ACTION ITEM :: Pick out the lines below that include the string "frames".

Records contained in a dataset
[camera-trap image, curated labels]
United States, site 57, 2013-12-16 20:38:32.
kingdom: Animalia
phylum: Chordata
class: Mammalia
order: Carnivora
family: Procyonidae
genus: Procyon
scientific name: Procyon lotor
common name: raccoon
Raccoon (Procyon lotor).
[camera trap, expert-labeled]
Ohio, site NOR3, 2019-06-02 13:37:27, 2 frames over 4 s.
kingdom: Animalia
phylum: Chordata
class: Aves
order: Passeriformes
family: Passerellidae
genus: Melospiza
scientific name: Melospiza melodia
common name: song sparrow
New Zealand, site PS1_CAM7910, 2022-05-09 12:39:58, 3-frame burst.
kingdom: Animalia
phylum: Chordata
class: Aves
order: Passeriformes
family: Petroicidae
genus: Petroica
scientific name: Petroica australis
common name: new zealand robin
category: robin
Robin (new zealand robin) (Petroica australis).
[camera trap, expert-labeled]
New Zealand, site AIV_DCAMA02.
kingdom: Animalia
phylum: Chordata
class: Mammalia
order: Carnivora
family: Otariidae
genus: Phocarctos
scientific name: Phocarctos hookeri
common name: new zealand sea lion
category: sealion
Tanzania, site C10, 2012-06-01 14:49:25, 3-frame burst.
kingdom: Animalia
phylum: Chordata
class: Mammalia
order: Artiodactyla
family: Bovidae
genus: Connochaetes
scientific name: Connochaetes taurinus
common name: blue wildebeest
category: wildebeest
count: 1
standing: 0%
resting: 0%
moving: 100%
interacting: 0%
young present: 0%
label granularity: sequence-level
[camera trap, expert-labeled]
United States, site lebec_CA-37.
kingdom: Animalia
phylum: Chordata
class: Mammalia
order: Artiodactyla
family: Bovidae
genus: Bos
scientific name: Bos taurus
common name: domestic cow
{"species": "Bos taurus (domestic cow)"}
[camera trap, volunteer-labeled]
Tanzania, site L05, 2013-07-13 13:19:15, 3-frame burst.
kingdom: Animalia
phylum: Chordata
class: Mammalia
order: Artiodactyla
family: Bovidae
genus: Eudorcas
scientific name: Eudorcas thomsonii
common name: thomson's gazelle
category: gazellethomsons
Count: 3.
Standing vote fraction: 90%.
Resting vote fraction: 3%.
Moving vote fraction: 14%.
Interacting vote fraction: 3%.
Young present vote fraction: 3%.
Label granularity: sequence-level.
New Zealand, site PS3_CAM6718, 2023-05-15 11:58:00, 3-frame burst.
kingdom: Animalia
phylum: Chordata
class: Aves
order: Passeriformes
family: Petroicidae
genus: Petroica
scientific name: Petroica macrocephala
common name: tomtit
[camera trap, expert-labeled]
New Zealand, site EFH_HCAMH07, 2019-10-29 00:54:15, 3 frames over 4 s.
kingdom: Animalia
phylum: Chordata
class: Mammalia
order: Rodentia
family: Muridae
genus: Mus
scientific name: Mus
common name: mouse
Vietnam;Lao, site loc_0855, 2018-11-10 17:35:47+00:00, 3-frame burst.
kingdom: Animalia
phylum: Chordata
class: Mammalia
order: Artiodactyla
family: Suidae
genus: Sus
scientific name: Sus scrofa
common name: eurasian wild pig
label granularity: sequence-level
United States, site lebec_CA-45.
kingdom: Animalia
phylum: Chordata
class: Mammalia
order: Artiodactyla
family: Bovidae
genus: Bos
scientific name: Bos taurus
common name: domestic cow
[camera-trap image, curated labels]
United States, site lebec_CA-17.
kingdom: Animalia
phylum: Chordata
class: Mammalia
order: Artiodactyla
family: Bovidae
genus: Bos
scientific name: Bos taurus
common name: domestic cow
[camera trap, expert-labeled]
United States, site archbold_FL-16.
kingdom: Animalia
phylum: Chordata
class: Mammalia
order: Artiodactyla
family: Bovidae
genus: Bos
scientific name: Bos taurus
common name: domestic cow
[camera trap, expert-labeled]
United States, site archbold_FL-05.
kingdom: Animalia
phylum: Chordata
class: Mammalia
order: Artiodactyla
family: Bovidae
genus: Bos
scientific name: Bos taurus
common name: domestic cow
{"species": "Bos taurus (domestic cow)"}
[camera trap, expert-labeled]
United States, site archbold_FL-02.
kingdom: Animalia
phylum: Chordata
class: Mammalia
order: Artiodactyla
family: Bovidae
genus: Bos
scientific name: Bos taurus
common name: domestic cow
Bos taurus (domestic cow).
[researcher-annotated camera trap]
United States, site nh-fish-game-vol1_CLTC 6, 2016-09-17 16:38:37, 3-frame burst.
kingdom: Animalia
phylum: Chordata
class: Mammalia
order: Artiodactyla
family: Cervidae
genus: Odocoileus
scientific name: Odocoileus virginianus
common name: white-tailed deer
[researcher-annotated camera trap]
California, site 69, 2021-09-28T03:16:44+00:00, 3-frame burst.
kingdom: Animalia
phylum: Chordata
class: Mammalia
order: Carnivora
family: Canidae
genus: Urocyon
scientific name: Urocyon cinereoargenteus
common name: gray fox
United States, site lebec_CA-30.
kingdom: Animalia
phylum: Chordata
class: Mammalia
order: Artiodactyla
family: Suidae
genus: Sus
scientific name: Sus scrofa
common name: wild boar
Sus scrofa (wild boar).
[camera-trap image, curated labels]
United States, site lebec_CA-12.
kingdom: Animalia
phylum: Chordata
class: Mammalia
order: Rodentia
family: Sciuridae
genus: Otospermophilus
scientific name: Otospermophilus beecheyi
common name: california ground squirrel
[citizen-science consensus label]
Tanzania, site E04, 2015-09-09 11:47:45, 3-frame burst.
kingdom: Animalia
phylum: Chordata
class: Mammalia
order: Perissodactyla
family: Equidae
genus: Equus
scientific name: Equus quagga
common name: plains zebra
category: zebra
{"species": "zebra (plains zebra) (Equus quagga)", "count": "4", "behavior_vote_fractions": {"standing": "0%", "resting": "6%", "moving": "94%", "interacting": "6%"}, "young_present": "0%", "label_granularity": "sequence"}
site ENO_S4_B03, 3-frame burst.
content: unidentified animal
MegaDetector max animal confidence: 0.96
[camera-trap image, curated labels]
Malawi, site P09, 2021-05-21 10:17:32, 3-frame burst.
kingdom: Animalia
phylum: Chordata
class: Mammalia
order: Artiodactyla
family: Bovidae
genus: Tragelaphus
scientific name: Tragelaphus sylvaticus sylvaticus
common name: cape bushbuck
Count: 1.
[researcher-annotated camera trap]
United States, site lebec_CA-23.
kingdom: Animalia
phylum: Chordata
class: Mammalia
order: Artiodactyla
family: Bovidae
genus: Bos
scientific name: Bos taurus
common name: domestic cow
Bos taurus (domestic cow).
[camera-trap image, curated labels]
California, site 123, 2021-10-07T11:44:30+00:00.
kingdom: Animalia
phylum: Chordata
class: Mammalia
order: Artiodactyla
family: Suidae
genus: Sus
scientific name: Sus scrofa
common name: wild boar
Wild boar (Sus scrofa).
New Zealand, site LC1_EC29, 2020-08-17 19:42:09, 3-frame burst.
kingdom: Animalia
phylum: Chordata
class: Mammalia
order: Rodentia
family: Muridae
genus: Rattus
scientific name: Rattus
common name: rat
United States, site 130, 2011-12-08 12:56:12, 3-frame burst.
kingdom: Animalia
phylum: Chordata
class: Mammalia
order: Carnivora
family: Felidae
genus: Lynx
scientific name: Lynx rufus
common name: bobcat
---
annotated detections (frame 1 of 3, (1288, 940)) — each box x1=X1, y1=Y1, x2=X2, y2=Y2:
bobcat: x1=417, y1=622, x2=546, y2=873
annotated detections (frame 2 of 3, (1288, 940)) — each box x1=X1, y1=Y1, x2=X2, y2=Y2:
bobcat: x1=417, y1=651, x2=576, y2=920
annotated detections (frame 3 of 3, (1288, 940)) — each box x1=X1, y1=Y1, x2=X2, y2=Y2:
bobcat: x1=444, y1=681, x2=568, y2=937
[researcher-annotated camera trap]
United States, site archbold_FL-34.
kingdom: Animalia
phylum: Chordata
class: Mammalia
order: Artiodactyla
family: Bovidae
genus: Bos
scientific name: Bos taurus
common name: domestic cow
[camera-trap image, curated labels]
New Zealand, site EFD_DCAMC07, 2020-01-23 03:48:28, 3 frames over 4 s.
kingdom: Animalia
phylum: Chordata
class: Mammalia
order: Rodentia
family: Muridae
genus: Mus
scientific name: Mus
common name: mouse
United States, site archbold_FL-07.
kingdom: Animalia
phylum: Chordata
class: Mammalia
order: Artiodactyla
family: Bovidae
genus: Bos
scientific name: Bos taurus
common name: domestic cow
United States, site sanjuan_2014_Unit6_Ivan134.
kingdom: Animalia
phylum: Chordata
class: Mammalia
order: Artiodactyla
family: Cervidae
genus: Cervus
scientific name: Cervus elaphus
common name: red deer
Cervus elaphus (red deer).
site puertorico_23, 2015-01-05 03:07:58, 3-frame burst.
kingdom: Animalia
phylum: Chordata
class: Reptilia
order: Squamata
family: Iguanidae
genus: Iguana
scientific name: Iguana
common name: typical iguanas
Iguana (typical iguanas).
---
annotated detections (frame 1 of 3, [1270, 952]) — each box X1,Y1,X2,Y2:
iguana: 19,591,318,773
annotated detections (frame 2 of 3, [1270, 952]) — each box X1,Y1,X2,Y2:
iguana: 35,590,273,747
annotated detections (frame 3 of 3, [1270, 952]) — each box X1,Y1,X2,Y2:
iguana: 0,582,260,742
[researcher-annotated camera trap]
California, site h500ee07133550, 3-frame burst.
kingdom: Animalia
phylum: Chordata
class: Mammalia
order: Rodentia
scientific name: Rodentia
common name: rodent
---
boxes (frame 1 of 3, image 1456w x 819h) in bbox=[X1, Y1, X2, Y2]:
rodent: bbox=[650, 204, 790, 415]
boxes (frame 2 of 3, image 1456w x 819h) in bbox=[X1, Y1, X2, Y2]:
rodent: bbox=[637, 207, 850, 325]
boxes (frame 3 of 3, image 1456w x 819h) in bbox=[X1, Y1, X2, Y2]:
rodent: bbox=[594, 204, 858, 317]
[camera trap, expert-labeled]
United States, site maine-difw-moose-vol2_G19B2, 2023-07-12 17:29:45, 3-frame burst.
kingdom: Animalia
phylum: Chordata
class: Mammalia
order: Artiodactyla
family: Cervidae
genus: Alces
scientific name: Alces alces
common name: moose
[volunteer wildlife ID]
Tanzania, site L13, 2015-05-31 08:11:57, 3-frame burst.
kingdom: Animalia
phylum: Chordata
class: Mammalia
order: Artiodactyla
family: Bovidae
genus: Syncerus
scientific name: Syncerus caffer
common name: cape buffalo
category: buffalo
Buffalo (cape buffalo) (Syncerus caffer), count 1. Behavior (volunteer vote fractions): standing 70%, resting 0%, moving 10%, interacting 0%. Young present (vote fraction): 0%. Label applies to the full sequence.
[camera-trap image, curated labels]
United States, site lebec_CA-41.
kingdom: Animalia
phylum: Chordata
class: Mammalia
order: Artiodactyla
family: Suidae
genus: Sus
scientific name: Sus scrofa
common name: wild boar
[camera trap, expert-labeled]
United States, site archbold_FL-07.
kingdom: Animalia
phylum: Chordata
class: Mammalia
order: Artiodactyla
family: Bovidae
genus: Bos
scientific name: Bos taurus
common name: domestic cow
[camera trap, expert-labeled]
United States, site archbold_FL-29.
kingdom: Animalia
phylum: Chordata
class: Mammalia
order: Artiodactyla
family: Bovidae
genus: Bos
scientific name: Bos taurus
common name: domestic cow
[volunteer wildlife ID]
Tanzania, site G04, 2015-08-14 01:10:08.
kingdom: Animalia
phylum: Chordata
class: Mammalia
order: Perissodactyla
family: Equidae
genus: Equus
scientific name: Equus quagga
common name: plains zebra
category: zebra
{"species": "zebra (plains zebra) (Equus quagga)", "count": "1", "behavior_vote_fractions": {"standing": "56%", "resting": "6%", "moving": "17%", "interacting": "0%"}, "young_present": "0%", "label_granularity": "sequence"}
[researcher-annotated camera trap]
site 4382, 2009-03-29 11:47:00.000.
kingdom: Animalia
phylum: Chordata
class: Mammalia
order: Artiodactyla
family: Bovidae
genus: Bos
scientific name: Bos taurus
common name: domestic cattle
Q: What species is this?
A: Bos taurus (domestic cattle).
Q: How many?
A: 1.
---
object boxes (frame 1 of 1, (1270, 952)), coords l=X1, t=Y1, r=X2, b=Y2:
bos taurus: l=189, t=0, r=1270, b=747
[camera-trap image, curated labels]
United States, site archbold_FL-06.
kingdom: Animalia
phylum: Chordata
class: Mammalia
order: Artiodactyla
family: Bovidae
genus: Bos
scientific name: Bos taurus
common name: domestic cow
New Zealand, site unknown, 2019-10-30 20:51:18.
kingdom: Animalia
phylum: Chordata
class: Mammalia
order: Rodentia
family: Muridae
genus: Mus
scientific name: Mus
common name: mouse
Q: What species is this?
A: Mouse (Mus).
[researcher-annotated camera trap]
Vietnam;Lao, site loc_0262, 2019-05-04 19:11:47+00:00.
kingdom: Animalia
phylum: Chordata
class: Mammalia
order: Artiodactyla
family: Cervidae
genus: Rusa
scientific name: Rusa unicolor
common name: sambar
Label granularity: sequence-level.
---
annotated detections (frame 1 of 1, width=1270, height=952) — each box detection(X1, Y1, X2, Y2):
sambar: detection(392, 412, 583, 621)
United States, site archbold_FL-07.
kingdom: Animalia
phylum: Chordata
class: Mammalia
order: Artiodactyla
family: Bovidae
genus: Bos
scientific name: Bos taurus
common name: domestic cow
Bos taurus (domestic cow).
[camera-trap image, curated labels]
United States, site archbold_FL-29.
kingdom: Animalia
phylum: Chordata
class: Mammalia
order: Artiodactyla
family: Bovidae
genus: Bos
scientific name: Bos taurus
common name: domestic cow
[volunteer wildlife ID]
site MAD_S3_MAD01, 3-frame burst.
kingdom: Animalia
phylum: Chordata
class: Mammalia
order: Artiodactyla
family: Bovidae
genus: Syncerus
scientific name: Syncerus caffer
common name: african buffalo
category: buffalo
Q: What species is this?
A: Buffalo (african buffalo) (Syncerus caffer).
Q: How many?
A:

SOLVED PROBLEM ::
Ohio, site NOR3, 2019-06-02 13:37:27, 2 frames over 4 s.
New Zealand, site EFH_HCAMH07, 2019-10-29 00:54:15, 3 frames over 4 s.
New Zealand, site EFD_DCAMC07, 2020-01-23 03:48:28, 3 frames over 4 s.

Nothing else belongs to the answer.